If you’re scornful about that, I hear you. Until 2009, I thought “better living through chemistry” was an ideal to be practiced so that we all got the proportions right for ourselves. If I had a problem, I’d seek a doctor to solve it. This worked, until it didn’t work anymore. What I didn’t get was that I didn’t have to figure out everything by myself, and that my fears and feelings were similar to others’.

It didn’t start that way. I was naturally competitive, and an athlete most of my life. I didn’t drink or use drugs much during high school and college, but that was when I started “experimenting” because it made me feel grown up, cool, a part of something. I wasn’t afraid to talk to guys when drinking or smoking pot. If I honestly look back, I was in denial in high school when I said that I didn’t like drinking or smoking because it changed the way I felt, and I wanted to stay “sharp.” All I knew was that I didn’t want to end up like either my alcoholic grandfather or a brother then struggling with drugs.

I was successful for decades, despite some consequences. I accidentally killed the family cat the first time I drove drunk in high school. Sometimes, I blacked out or made a fool of myself. I figured that everyone drank like me.

The problem was that the problem was me. I thought I’d cleverly scaled the social ladder and the career ladder, and that I’d kept up with the Joneses, at least for right now. That, I would celebrate. However, I rarely had peace—more like fear that I was an imposter, or that I’d taken a wrong turn somewhere.

So I lived a double life. I lived how I thought you thought I should live. This made for more “taking the edge off,” or “celebrating.” I needed to look good, so I worked hard—at work, and at sports.

Then I broke my back, which changed my life.

It took a year and a half for doctors to determine I needed surgery, after which I still couldn’t play the law firm game, or sports, or most likely have children. At the end of that year, naturally I figured my life was over. I’d been on increasing doses of an opiate pain cocktail to treat my back pain, and I chose the drugs.

Although I didn’t know it at the time, this gave me the “peace” I thought I needed. I wouldn’t have to worry about those fears, those disappointments! I wouldn’t have to try hard to impress you anymore. I could just check out—and I wasn’t my grandfather or my brother because, you see, I was taking prescription medication. I needed it; they didn’t. I was different.

I learned about the disease of alcoholism and drug addiction in treatment. I wasn’t a weak person; the disease affects my reasoning and reward center, and at some point, I can no longer control how much I take. However, it’s also a spiritual malady, because I had no way to cope with life.

Ultimately, I’d tried to cope with life by using alcohol and drugs. When I heard that, I thought, “No way I’m buying into this; I’m an intellectual—spirituality is for followers, and I’m a leader.
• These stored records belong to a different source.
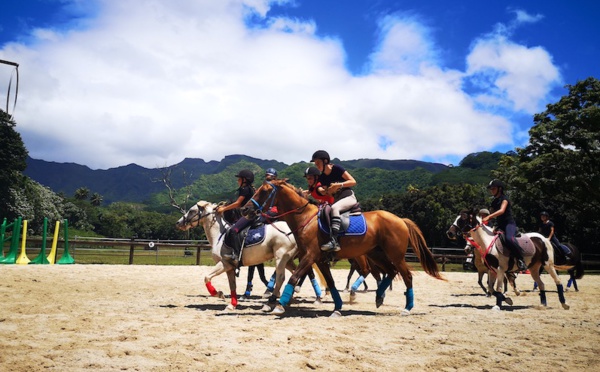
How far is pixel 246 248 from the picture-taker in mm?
9000

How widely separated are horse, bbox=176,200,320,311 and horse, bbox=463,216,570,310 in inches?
187

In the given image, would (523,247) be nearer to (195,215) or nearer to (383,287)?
(383,287)

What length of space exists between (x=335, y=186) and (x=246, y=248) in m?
2.53

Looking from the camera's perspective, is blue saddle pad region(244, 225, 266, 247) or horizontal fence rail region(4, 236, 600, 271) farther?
horizontal fence rail region(4, 236, 600, 271)

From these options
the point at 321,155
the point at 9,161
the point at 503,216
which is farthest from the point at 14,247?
the point at 9,161

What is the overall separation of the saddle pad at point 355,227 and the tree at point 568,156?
97.6 feet

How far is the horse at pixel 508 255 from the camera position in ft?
32.6

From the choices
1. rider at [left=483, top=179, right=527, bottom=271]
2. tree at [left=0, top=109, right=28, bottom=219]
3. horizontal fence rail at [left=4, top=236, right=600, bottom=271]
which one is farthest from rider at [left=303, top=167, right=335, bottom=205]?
tree at [left=0, top=109, right=28, bottom=219]

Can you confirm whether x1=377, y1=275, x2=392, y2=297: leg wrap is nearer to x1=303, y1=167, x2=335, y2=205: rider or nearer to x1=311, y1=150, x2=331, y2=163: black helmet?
x1=303, y1=167, x2=335, y2=205: rider

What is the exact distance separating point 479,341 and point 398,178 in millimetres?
172660

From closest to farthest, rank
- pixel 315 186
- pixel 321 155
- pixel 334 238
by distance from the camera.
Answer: pixel 334 238 → pixel 321 155 → pixel 315 186

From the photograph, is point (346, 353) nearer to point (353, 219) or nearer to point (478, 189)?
point (353, 219)

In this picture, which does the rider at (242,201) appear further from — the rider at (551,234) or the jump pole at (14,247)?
the jump pole at (14,247)

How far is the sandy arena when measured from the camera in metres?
4.54
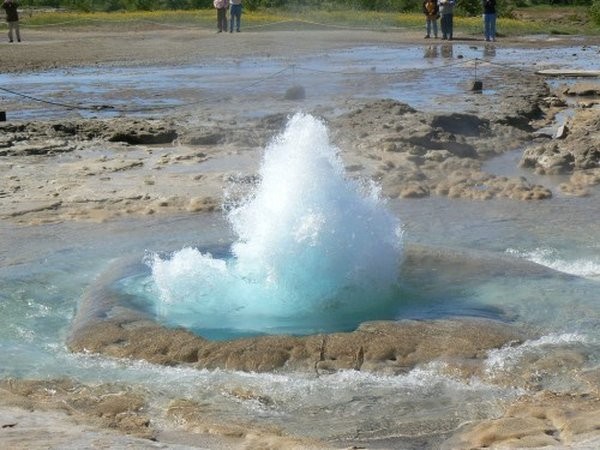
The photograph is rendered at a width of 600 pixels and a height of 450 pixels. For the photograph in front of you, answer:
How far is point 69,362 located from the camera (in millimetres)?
6348

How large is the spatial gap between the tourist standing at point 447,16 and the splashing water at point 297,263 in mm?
20861

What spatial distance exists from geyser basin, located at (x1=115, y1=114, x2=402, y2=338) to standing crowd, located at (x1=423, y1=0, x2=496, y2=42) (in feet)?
68.4

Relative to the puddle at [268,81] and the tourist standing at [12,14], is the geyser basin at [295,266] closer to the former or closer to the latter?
the puddle at [268,81]

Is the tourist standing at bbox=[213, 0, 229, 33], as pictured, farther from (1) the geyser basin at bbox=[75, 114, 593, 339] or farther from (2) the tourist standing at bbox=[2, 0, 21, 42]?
(1) the geyser basin at bbox=[75, 114, 593, 339]

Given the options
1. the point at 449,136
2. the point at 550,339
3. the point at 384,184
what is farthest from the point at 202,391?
the point at 449,136

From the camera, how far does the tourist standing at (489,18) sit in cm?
2847

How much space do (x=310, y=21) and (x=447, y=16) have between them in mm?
7860

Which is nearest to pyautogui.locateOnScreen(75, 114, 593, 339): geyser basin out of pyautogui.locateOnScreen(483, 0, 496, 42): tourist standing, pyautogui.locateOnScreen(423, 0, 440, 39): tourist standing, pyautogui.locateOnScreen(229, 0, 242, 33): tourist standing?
pyautogui.locateOnScreen(483, 0, 496, 42): tourist standing

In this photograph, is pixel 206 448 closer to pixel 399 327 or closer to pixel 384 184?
pixel 399 327

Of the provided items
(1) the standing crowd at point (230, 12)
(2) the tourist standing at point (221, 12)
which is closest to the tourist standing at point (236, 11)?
(1) the standing crowd at point (230, 12)

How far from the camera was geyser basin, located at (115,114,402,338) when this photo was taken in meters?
7.14

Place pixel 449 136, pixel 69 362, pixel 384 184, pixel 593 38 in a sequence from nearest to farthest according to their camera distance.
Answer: pixel 69 362
pixel 384 184
pixel 449 136
pixel 593 38

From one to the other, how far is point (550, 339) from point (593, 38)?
2763 centimetres

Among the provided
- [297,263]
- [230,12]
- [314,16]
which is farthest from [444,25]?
[297,263]
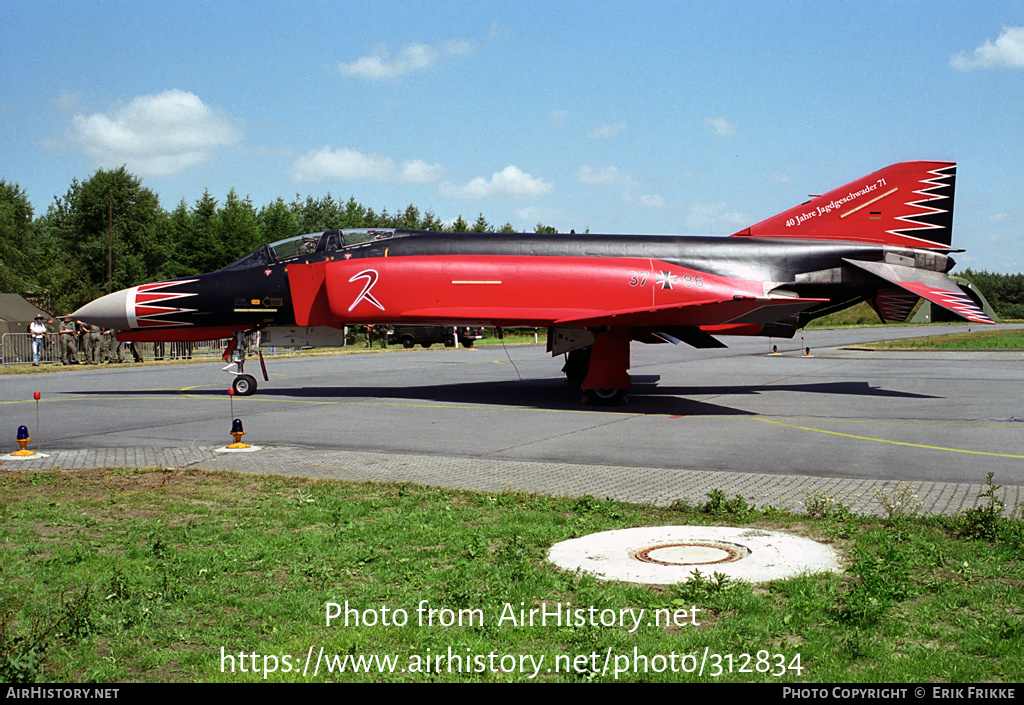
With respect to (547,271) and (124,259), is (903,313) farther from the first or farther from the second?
(124,259)

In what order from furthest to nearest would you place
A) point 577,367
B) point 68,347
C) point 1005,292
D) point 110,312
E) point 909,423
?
point 1005,292, point 68,347, point 577,367, point 110,312, point 909,423

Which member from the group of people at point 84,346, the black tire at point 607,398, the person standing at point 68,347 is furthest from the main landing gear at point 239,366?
the person standing at point 68,347

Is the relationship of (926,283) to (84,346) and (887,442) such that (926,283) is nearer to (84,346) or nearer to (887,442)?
(887,442)

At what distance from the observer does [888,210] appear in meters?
18.9

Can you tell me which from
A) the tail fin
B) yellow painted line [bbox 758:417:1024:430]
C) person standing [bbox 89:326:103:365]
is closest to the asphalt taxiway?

Everyone has probably overreacted.” But I had to be honest with myself and open-minded to people’s suggestions.

I quickly learned that normal people don’t need an intervention. It didn’t matter that my drugs were prescribed, that I took them according to prescription, and that I didn’t doctor shop. I didn’t have to doctor shop, because my doctor gave me all I “needed,” and over the eight years I was on those prescriptions my dosage was increasing. I also learned that drugs and alcohol weren’t working as a solution.

I decided to try recovery, because I didn’t have a better answer, and at first the successes others were experiencing kept me going, day by day. I’m learning to be true to myself and my purpose, and I get this from spiritual actions such as prayer, meditation, and helping others. Also, the power of this disease scared me. For example, a friend with whom I used to party in college recently died of liver failure.

It takes work, but so does investing, or getting into shape. Who knew the results would be amazing? Although my back still limits my activities, my life and spirit feel infinitely bigger. I stay in recovery today because I find joy in other pursuits, and in my relationships with family and friends.